#### STUDY TEXT ####

This became the motto for Aussie winemakers in the 90s. In 2005, the Australian Wine Research Institute published a report by Peter Godden and Mark Gishen, which showed mean increases in alcohol across all grape varieties and wine regions. They found the biggest increases in red varieties: Between 1984 and 2004, average alcohol levels in red wines rose from approximately 12.3% by volume to 13.9%. This matches my own observations,  charting the rising alcohol levels of three well-known Aussie reds:

Penfolds Grange 1981 – 12.7%

Penfolds Grange 1996 – 14%

Penfolds Grange 2004 – 14.5%

Penfolds St Henri 1986 – 13.4%

Penfolds st Henri 1998 – 14%

Penfolds St Henri 2004 – 14.5%

Leconfield Coonawarra Cabernet Sauvignon 1996 – 13%

Leconfield Coonawarra Cabernet Sauvignon 2006 – 14%

Leconfield Coonawarra Cabernet Sauvignon 2010 – 14.5%

Bigger again still is better still

Today it’s hard to find Cabernets or Cabernet blends even from cool Coonawarra, even in a coolish year like 2010, that aren’t 14.5% alcohol. Bottles of Barossa and McLaren Vale Shiraz from the same year often notch up 15% or more. Overripe, jammy, extracted fruit bombs that assault your senses like bulldozers, wines so big that you’re tempted to reach for a spoon, wines that can hardly be called ‘fine’ wines.

Some blame Robert Parker for this trend. The American who makes and breaks reputations at will developed a great fondness for the big ripe reds made in South Australia and Victoria. In the late nineties, he gave a 1996 Chris Ringland Shiraz 100/100 points and called it ‘arguably the greatest Shiraz made in Australia … this viscous, black/purple-colored wine represents the essence of both wine and Shiraz … it is akin to a dry vintage port.’

It’s hard to see how a wine resembling vintage port – and Ringland’s wines frequently reach close to vintage port alcohol levels of 16-17% – can be the essence of wine. Duck Muck Shiraz 1997 from Wild Duck Creek at Heathcote was another Parker favourite rated at 99 points out of 100, which instantly made a 16% red no one had ever heard of unprocurable. Single bottles soon sold for $1,000 or more at auction.

####

## WORK INSTRUCTION A
In the passage on Australian wine alcohol, what score did Robert Parker give the 1996 Chris Ringland Shiraz?
## WORK INSTRUCTION B
Using the passage on Australian wine alcohol, say whether each statement agrees with it: (i) The Godden and Gishen report was published in 2005. (ii) The report found the biggest increases in white varieties. (iii) Duck Muck Shiraz 1997 came from Wild Duck Creek at Heathcote.
## WORK INSTRUCTION C
According to the passage on Australian wine alcohol, why did Duck Muck Shiraz 1997 become unprocurable?

#### DATA PROVIDED ####

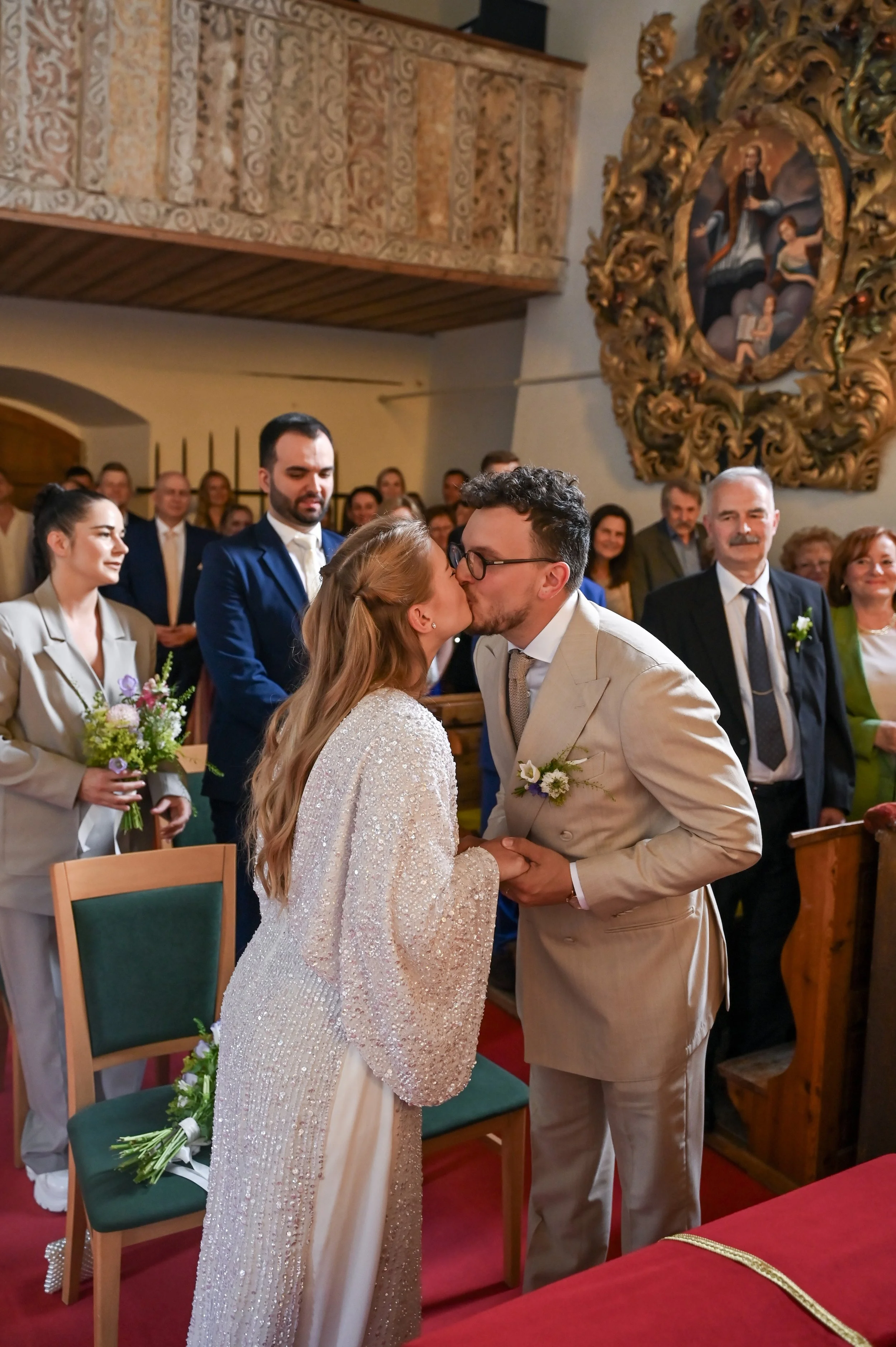 A bride and groom kissing during their wedding ceremony inside a church, surrounded by friends and family.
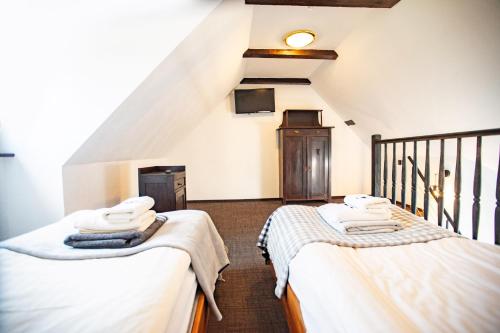 two twin beds in a room with a staircase at Gospoda pod Czarnym Łabędziem in Rydzewo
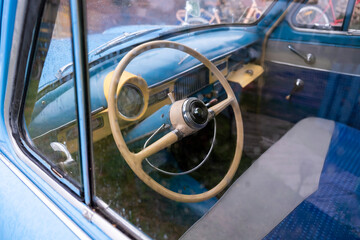 A close-up through the window of a vintage car's interior, focusing on the steering wheel, dashboard, and blue and white patterned seat, evoking a sense of nostalgia and retro style.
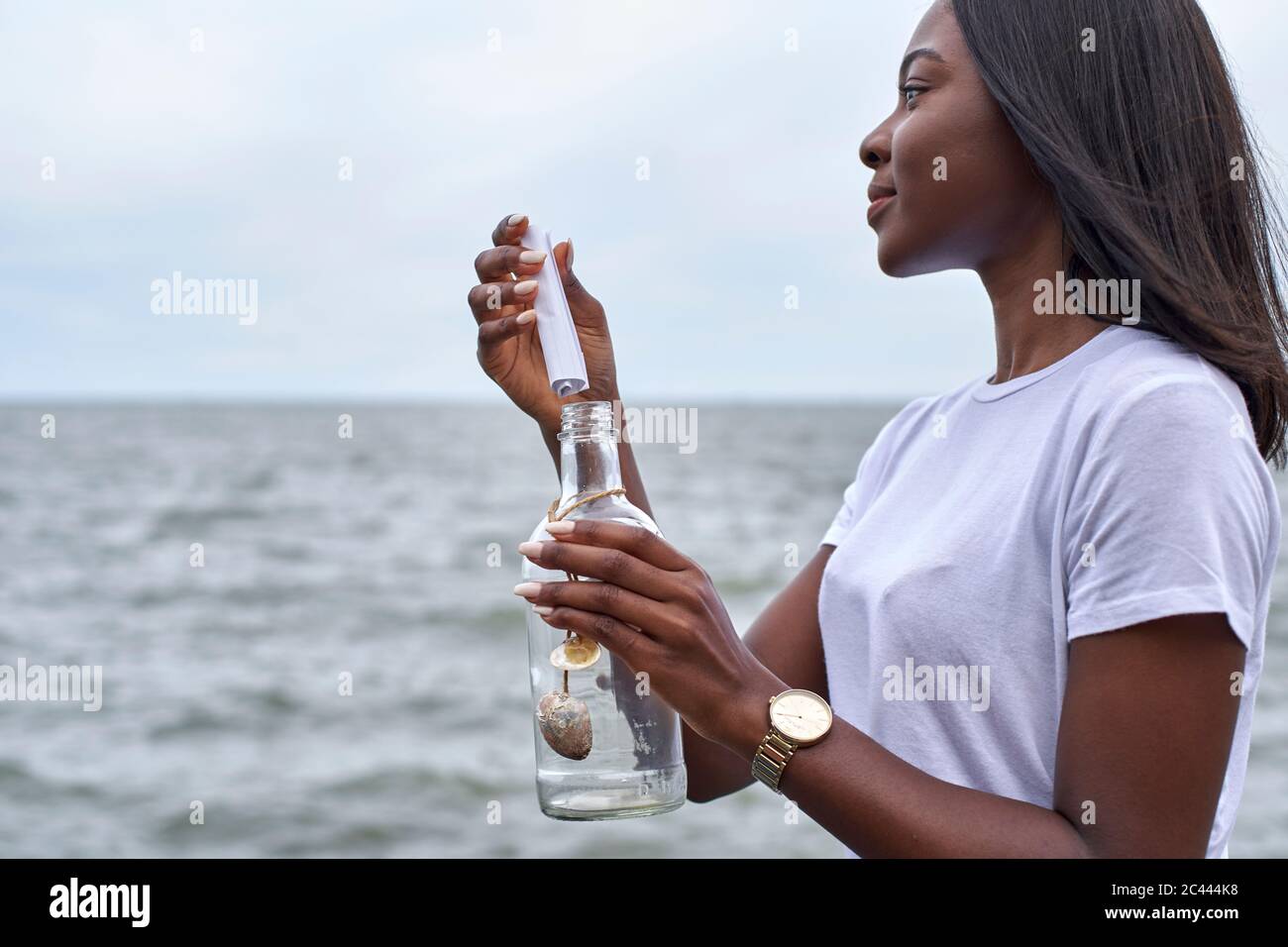 Profilo di giovane donna di fronte al mare inviando messaggio in bottiglia Foto Stock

####

## TASK ANSWER A
100/100 points.

## TASK ANSWER B
(i) Yes: "In 2005, the Australian Wine Research Institute published a report by Peter Godden and Mark Gishen"
(ii) No: "They found the biggest increases in red varieties"
(iii) Yes: "Duck Muck Shiraz 1997 from Wild Duck Creek at Heathcote"

## TASK ANSWER C
Robert Parker rated it 99 points out of 100. That rating instantly made a 16% red that no one had heard of unprocurable, and single bottles soon sold for $1,000 or more at auction.